# Actors Age Prediction   |   Analytics Vidhya (active hackathon)  |  Current rank 75th

**Problem Statement**

Indian Movie Face database (IMFDB) is a large unconstrained face database consisting of 34512 images of 100 Indian actors collected from more than 100 videos. All the images are manually selected and cropped from the video frames resulting in a high degree of variability interms of scale, pose, expression, illumination, age, resolution, occlusion, and makeup. IMFDB is the first face database that provides a detailed annotation of every image in terms of age, pose, gender, expression and type of occlusion that may help other face related applications. For more details about the data set, read here

**Data :** 
The dataset is cleaned and formatted to give you a total of 26742 images with 19906 images in train and 6636 images in test.

The task is to predict the age of a person from his or her facial attributes. For simplicity, the problem has been converted to a multiclass problem with classes as Young, Middle and Old.



**The attributes of data are as follows:**

ID – Unique ID of image

Class – Age bin of person in image

**Complete Code and Saved model is available at this link :**

**Link to active hackathon : https://datahack.analyticsvidhya.com/contest/practice-problem-age-detection/** 

It is a difficult deep learning problem, so achieving an accuracy above 80% isn't a cup of tea.

I used pretrained FACENET model to solve this problem

In [15]:
from keras.models import load_model                     
from  tensorflow.keras.models import Sequential
from  tensorflow.keras.layers import Convolution2D
from  tensorflow.keras.layers import MaxPooling2D
from  tensorflow.keras.layers import Flatten
from  tensorflow.keras.layers import Dense              
from  tensorflow.keras.layers import Dropout
from tensorflow.keras.preprocessing.image import ImageDataGenerator

import keras
import tensorflow as tf
import pandas as pd
import numpy as np
from PIL import Image
from tensorflow.keras.preprocessing.image import img_to_array

**Download dataset from the given link : https://datahack.analyticsvidhya.com/contest/practice-problem-age-detection/#LeaderBoard**

Loading train.csv file which contains two attributes:
1. ID  --->   image name
2. Class  --->  Class of corresponding image

In [6]:
path = 'C:/Users/Dhiraj Jha/Downloads/Actors Age Prediction/train_DETg9GD/train.csv'
train_csv = pd.read_csv(path)

==*==

Aim of the exercise — Decide whether each statement below agrees with the age prediction notebook, answering yes or no and quoting the words of the notebook that settle it. (a) After cleaning, the test set holds more images than the train set. (b) Age prediction is treated as a problem with three classes. (c) The author built the model from scratch without any pretrained model.

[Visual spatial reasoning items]
==*==

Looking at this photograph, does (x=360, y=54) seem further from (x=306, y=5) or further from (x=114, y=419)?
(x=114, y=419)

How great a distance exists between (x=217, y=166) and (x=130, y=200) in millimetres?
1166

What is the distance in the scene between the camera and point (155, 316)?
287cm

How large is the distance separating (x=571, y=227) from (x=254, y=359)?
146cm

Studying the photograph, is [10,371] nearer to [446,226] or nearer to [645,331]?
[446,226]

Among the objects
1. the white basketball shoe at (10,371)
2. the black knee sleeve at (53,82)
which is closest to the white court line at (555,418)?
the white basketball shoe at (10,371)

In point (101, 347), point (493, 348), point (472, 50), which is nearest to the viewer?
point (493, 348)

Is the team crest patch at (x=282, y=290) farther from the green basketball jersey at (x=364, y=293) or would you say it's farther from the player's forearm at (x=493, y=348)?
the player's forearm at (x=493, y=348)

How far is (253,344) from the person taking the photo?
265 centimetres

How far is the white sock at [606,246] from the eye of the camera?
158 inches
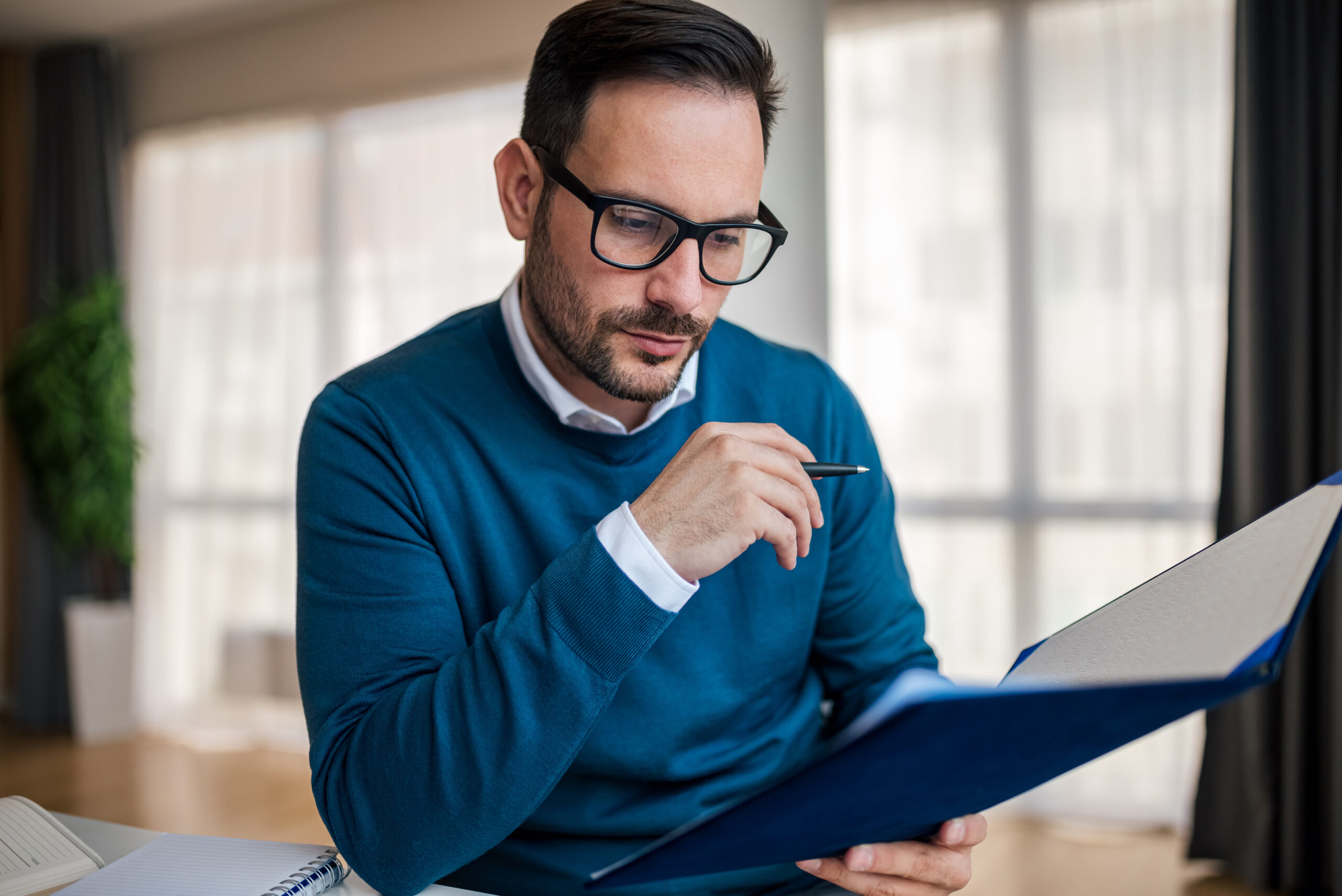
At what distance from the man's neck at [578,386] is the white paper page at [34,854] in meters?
0.64

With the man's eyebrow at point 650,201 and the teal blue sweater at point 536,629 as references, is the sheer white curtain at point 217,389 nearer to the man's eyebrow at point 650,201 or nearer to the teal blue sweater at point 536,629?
the teal blue sweater at point 536,629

==*==

Written response —
(a) No: "19906 images in train and 6636 images in test."
(b) Yes: "the problem has been converted to a multiclass problem with classes as Young, Middle and Old."
(c) No: "I used pretrained FACENET model to solve this problem"